Nell Bryden Shake the Tree Review

Album. Released 2012.  

BBC Review

A recommended second album of well-crafted songs, worth investigating.

David Quantick 2012

She was born in Brooklyn but lives in the UK, which is just as well for Nell Bryden as the singer is currently a darling of Radio 2, whose DJs and programmers have fallen for her moody yet tuneful second album Shake the Tree.  And while such a seal of approval might suggest that Bryden is in the same league as Katie Melua or Duffy, she possesses a lot more depth than those artists have so far appeared capable of mining.

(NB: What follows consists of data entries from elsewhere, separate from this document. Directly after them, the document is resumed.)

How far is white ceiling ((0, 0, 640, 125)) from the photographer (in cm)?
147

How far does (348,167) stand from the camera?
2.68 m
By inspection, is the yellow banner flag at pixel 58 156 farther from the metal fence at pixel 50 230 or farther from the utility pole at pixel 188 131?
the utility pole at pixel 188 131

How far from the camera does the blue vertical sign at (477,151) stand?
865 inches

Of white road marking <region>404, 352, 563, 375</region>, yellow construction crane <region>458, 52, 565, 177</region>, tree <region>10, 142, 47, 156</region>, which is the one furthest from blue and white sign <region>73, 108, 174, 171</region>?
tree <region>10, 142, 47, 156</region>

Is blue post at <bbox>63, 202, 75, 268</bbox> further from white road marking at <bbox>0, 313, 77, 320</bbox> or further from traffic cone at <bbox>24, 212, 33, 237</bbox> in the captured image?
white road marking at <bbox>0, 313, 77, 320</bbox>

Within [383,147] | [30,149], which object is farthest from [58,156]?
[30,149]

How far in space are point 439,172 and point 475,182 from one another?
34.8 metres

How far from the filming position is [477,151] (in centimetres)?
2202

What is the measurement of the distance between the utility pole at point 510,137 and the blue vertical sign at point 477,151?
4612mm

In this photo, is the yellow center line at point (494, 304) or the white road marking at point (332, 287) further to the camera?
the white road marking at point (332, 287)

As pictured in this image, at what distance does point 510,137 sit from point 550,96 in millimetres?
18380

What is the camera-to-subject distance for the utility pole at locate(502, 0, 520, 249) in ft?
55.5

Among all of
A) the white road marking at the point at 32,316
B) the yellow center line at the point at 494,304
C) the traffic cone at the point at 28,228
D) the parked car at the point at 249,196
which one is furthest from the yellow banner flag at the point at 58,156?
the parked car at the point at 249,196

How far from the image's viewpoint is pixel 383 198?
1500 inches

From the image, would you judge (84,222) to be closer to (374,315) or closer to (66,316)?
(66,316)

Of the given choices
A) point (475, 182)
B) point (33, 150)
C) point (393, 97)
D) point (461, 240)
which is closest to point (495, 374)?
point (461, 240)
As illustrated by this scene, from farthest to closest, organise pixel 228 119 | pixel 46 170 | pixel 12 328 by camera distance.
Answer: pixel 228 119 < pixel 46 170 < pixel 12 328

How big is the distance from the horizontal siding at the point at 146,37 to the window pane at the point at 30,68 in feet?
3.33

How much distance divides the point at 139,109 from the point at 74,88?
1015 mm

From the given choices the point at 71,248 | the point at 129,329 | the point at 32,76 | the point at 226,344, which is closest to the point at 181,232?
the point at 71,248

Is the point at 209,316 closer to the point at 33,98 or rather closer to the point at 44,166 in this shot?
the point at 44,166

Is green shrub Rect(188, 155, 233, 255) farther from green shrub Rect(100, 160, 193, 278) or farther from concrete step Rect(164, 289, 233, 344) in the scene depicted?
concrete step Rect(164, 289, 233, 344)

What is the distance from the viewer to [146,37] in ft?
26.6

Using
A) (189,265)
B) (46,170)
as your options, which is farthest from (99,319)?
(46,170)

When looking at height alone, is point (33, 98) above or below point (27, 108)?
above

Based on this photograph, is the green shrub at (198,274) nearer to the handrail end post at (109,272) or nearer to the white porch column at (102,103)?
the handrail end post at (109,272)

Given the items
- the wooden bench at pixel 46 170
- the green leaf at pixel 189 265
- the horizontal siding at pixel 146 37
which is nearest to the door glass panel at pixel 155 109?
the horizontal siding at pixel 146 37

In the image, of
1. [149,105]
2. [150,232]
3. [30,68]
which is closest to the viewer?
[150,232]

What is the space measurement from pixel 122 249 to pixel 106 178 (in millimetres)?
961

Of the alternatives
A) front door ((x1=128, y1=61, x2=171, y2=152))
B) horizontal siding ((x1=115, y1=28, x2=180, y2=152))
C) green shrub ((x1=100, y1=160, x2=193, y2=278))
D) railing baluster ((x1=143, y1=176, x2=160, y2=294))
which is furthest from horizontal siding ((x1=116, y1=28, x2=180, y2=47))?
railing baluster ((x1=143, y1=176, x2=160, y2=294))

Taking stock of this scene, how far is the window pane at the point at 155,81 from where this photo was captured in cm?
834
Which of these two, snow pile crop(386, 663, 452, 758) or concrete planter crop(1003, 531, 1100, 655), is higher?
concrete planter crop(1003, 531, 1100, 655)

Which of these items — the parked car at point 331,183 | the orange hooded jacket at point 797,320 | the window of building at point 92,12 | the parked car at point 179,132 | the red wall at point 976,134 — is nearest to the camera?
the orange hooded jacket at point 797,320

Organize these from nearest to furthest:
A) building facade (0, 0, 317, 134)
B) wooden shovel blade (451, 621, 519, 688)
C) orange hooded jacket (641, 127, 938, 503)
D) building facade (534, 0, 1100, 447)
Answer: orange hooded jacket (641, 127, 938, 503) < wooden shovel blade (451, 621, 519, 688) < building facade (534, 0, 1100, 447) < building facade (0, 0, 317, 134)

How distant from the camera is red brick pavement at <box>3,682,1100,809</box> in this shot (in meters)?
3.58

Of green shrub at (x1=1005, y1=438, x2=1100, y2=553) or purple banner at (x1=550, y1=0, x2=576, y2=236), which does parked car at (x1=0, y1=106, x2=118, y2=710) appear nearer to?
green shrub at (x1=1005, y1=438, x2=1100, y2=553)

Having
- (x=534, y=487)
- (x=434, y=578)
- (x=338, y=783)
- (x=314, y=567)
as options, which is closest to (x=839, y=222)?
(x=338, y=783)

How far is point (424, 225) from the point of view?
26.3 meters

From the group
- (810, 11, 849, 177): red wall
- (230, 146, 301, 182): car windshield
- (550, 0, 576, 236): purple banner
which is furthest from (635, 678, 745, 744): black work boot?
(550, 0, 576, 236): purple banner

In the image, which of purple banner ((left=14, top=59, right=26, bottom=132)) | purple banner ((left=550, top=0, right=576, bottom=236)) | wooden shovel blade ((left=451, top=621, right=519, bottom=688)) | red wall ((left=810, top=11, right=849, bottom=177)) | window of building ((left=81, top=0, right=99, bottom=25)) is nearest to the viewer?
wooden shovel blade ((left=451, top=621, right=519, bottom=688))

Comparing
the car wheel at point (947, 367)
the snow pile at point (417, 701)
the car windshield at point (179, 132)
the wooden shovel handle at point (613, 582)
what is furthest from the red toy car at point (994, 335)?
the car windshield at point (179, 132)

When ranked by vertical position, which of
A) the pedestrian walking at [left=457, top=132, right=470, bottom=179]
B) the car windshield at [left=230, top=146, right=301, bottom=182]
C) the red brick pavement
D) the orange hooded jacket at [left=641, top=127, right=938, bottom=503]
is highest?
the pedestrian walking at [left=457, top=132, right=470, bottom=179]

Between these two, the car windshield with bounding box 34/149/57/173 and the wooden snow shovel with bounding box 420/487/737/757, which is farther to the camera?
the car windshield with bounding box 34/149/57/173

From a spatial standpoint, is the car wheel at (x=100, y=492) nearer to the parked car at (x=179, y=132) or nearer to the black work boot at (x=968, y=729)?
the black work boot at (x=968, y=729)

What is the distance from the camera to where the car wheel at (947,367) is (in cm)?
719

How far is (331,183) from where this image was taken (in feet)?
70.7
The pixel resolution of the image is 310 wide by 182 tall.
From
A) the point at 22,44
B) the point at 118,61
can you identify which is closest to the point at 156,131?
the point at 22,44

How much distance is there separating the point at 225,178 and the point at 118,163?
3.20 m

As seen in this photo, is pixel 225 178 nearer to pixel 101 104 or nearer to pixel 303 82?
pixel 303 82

There’s an edge to Bryden’s music, even in its quietest moments, which sets her aside from such peers. And while at times her songs can wash over the listener – Downtown Lullaby, for example, is more lullaby than Downtown in a powerful Petula Clark sense – she frequently finds contrast enough to leave a notable impression. Even though some of her big ballads, like Even When a Heart Breaks, creep in and fade away again rather than crash on the rocks Mariah Carey-style.

Bryden’s at her best when she steps out of the Daniel Lanois-influenced soundscapes (sometimes she sounds like U2 with its edges sanded off) and into a more varied pop music zone. So the listener will have more fun skipping the mini epics for the lighter moments – the zippy Portrait, which sounds like Eurythmics gone country; or the Jolene-ish rockabilly lope of Mercy on Me.

The slow tunes do work on more than one occasion – Dusty Springfield is channelled into a rock vibe on both Fingerprints and Couldn’t Love You More, while there’s Annie Lennox-style drama on the title track (inspired by Bryden’s father telling her that she was the kind of person who’d shake the tree rather than wait for the fruit to fall).

The closing track, Someday, nods to Sandy Denny’s Who Knows Where the Time Goes. The late singer’s style, and those of the aforementioned comparisons, are in Bryden’s music, but finely assimilated rather than lazily copied. There’s lyrical sharpness too, especially in the break-up tones of Buildings and Treetops’ big pop, and later in Portrait’s observation that the lines around her eyes contain everyone she knows.

In the end, Shake the Tree is a good album rather than a great one, but there are many moments worthy of investigation. So investigate.